Heybeliada Forumu'nun ikincisini moderatörsüz, yani söz alan kişinin konuşması bitince bir başkasına söz vermesi yöntemiyle ve ikramlar eşliğinde yürütmeyi başarıyla uyguladık. Açılışta diğer forumlara ilişkin bilgiler paylaşıldı ardından genelde ve yerelde pek çok konu/sorun/bilgi/öneri gündeme getirildi. İki saatlik sürenin yetmediği, hafta içi olmasına rağmen katılımın her anlamda yoğun yaşandığı bir forum yapıldı. 

GENELE Yönelik Düşünce ve Öneriler:

- Varılan ortak nokta ötekileştirmenin kötü olduğu ve iletişimin gerekliliği. Biz ve onlar gibi ayrımcı kelimelerin kullanılmaması. Mikro düzeyde iletişimin arttırılması.
- 2008 yılında uyum yasaları ile birlikte Avrupa İnsan Hakları sözleşmesi imzalanmıştır. Bu sözleşmeye göre tüm yurttaşlar istedikleri yerde gösteri ve toplantı yapma hakkına sahiptir. Polisin yaptığı tüm hareketler kanun dışıdır ve yasalara aykırıdır.

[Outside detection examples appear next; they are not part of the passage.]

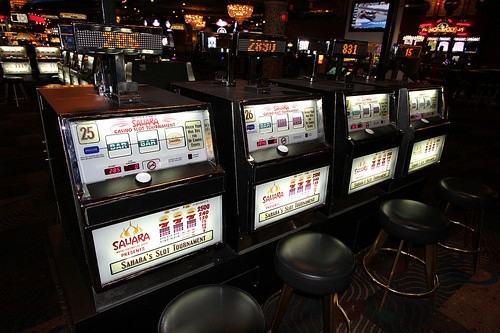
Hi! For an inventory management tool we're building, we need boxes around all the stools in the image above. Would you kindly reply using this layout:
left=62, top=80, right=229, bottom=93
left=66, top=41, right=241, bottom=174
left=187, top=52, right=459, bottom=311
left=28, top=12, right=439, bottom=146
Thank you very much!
left=355, top=198, right=439, bottom=333
left=434, top=176, right=493, bottom=279
left=261, top=232, right=356, bottom=333
left=157, top=284, right=265, bottom=333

- Hükumet tüm plan yetkilerini Çevre ve Şehircilik Bakanlığı'na vermek üzeredir. Yani kamuya ait yeşil alanlar ve sit alanları üzerindeki plan yapma yetkisi bundan sonra belediyeler ve koruma kurumları yerine Çevre ve Şehircilik Bakanlığı'nda olacaktır. Bu da orman alanlarının ve kıyıların çok daha kolay ve hızla betona dönüşmesine neden olacaktır.
- Türkiye deneyimlerine göre ilk defa kitlesel bir durumla karşı karşıya kalınmıştır. İlk defa kalede değil, penaltı noktasında bulunan halk biran önce akılcı çözümler üretmelidir. 
- Herhangi bir siyasi parti oluşumu genişlemiş olan sayıyı daraltabilir, parti yerine sivil toplum örgütleri daha iyi olabilir. 
- Her geçen gün daha fazla boğuluyor gibi hisseden, daha fazla hayatının sınırlandığını, yaşama alanlarının daraldığını hissedenler için "forumlar" bir nefes alma alanıdır. Bir tespite göre, parayla vahşileşen sisteme hep beraber "hayır" diyebilmenin gücü ve rahatlığı insanların antidepresanları bırakmalarına yaramıştır. 
- Çalışma gruplarının oluşturulması ve bir sonraki forum için bir gündem belirlenmesi ve ön çalışma yapılması.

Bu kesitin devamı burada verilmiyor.